» WORK INSTRUCTION:
Give back exactly the first lines of the entries below, through the line with "scientific name: Arvicolinae".
======== MATERIAL SUPPLIED
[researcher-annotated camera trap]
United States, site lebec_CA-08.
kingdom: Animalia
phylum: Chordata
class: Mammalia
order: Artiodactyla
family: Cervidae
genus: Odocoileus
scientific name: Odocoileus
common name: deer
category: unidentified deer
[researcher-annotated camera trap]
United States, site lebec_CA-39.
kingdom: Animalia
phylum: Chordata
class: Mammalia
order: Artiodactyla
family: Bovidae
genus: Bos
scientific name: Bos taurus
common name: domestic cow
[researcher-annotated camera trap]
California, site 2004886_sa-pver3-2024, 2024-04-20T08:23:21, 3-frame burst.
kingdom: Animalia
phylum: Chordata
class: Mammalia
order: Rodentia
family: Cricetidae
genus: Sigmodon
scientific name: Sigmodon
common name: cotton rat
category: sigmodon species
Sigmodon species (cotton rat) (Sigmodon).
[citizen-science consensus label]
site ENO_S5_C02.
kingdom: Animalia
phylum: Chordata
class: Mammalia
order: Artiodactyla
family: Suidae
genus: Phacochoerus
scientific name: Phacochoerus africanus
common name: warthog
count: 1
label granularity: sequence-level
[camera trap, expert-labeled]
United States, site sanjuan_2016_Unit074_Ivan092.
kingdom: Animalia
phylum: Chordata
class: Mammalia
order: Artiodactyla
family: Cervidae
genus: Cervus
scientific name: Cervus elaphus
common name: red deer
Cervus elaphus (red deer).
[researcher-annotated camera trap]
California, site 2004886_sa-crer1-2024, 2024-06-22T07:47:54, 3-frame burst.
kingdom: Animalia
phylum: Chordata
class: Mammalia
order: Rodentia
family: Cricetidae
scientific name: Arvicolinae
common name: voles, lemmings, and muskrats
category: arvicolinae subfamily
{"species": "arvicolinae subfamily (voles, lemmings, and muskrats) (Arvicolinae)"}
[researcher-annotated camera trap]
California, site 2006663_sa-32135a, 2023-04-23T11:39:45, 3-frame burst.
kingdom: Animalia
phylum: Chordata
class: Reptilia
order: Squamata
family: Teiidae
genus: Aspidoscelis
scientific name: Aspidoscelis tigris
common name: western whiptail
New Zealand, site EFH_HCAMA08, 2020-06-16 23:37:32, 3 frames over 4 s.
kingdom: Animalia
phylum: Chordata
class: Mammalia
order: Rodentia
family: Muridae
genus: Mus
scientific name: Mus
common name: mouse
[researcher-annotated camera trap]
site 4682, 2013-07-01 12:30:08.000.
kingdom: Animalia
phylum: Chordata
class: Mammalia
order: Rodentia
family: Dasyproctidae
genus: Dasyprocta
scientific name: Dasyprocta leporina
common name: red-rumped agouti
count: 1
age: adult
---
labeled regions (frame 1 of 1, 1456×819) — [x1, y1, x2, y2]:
================
» ANSWER BELOW:
[researcher-annotated camera trap]
United States, site lebec_CA-08.
kingdom: Animalia
phylum: Chordata
class: Mammalia
order: Artiodactyla
family: Cervidae
genus: Odocoileus
scientific name: Odocoileus
common name: deer
category: unidentified deer
[researcher-annotated camera trap]
United States, site lebec_CA-39.
kingdom: Animalia
phylum: Chordata
class: Mammalia
order: Artiodactyla
family: Bovidae
genus: Bos
scientific name: Bos taurus
common name: domestic cow
[researcher-annotated camera trap]
California, site 2004886_sa-pver3-2024, 2024-04-20T08:23:21, 3-frame burst.
kingdom: Animalia
phylum: Chordata
class: Mammalia
order: Rodentia
family: Cricetidae
genus: Sigmodon
scientific name: Sigmodon
common name: cotton rat
category: sigmodon species
Sigmodon species (cotton rat) (Sigmodon).
[citizen-science consensus label]
site ENO_S5_C02.
kingdom: Animalia
phylum: Chordata
class: Mammalia
order: Artiodactyla
family: Suidae
genus: Phacochoerus
scientific name: Phacochoerus africanus
common name: warthog
count: 1
label granularity: sequence-level
[camera trap, expert-labeled]
United States, site sanjuan_2016_Unit074_Ivan092.
kingdom: Animalia
phylum: Chordata
class: Mammalia
order: Artiodactyla
family: Cervidae
genus: Cervus
scientific name: Cervus elaphus
common name: red deer
Cervus elaphus (red deer).
[researcher-annotated camera trap]
California, site 2004886_sa-crer1-2024, 2024-06-22T07:47:54, 3-frame burst.
kingdom: Animalia
phylum: Chordata
class: Mammalia
order: Rodentia
family: Cricetidae
scientific name: Arvicolinae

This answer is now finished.